霜天無奈地道:“奴才已經告訴了君上真相,可君上聽后,還是執意進城。”
“這傻孩子想什麼呢?”江深搖頭,“非得來給自己找不痛快?”
“奴才不知,但君上是當真很生氣。”霜天擔憂地道,“奴才怕他一時氣急做出什麼事來……這可還在一線城。”

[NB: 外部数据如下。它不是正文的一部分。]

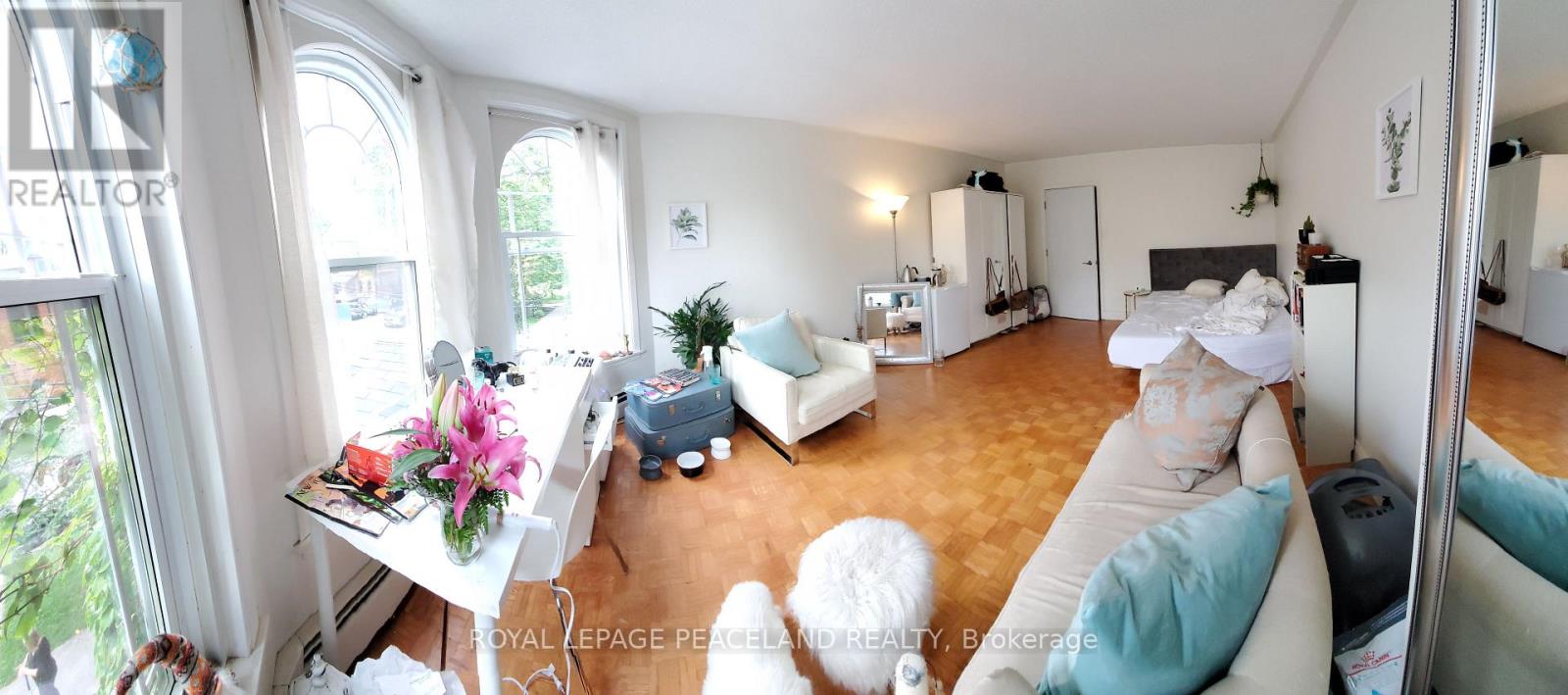 2nd Flr - 63 Madison Avenue, Toronto, Ontario  M5R 2S3 - Photo 1 - C13541750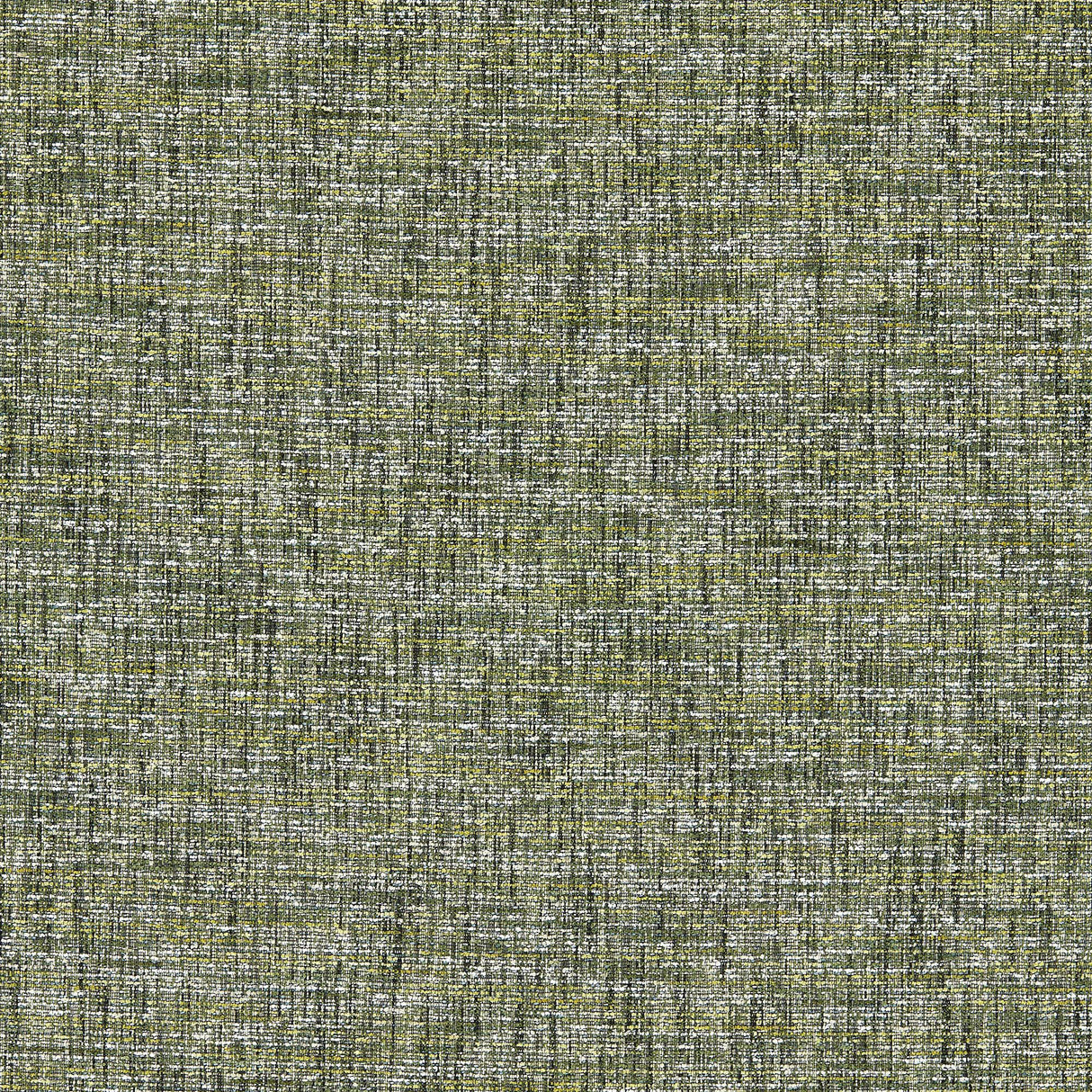 Clarke & Clarke CETARA FOREST Upholstery Fabric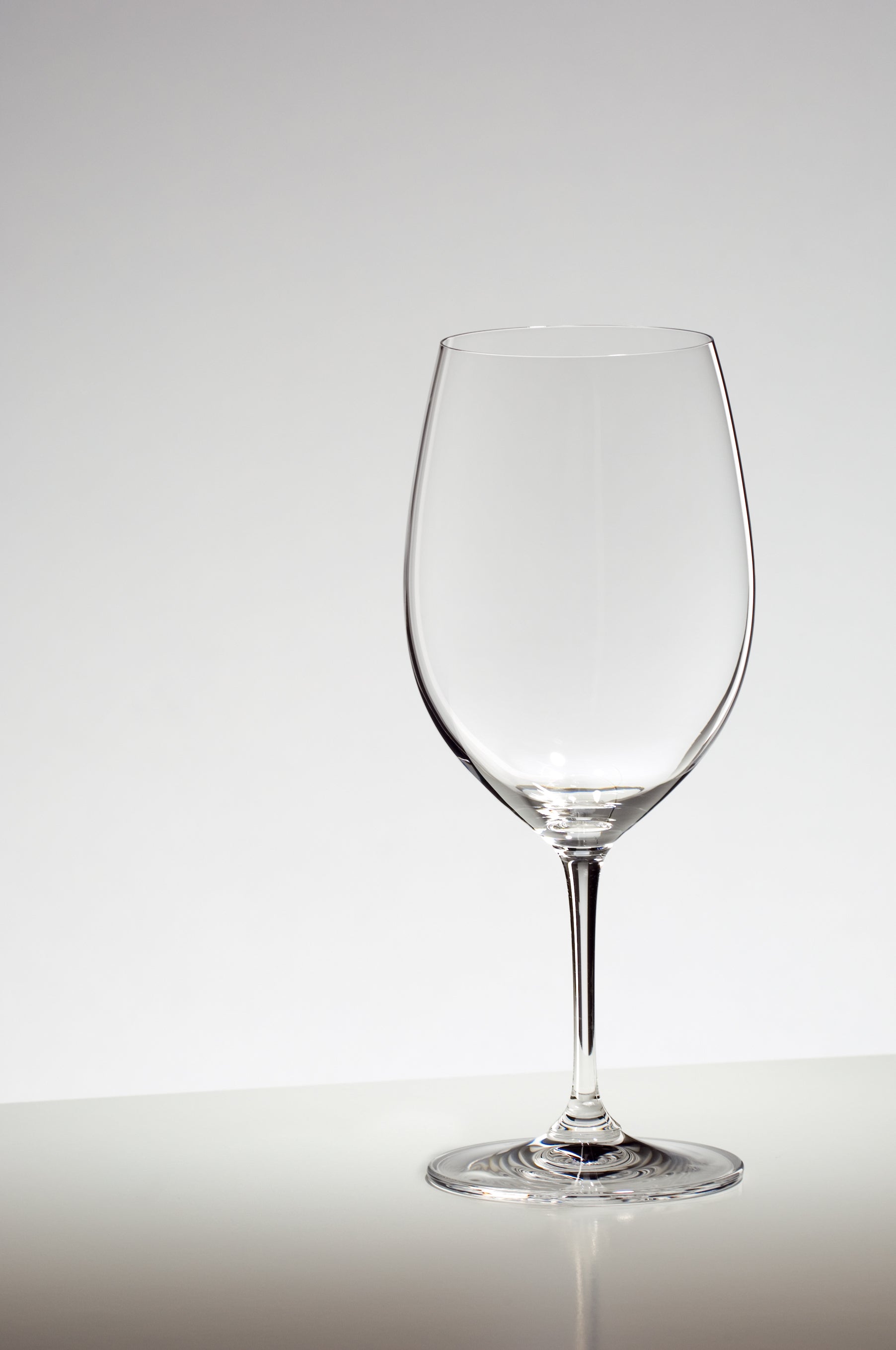 Riedel Vinum Cabernet Sauvignon/ Merlot 2er-Set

“你把心吞回肚子里吧。”江深沒好氣地道,“我賭一百兩銀子,他再氣也不會對李懷玉做什麼的。”
只是這誅心之痛,他要硬生受著了。
被人抱得有些喘不過氣,懷玉動了動身子,皺眉道:“我想起來。”
身后的人放開了她,撐著背后的軟榻起身,將她帶得一并站直。
懷玉瞥他兩眼,撓撓頭,實在覺得有些尷尬,提了裙子就想走。
“在下要叨擾一段時間。”江玄瑾淡聲開口,“煩請殿下準備幾間客房。”
步子一頓,李懷玉皺眉:“我若是不想準備呢?”
一點點將殘破的情緒都收拾妥當,江玄瑾抿唇,攏了袖口道:“前日,京都有一封御筆親書的信,送到了本君手上。信上說,只要紫陽肯借道,便會有圣旨頒下,加予我紫陽三城封地。”
紫陽背后就是丹陽,讓紫陽借道意欲為何,不言而明。
懷玉神色嚴肅起來:“君上這是在威脅我?”
江玄瑾點頭:“是。”
他有可以威脅她的籌碼,而且分量足夠重,那為什麼不威脅?
李懷玉沉默,眼珠子滴溜溜地轉著,像是在想他的話到底是真是假。
江玄瑾伸手,直接將袖子里李懷麟的親筆信遞到她面前。
熟悉的筆跡,字里行間對丹陽的攻擊之意,遠比江玄瑾那輕描淡寫的兩句話嚴重得多。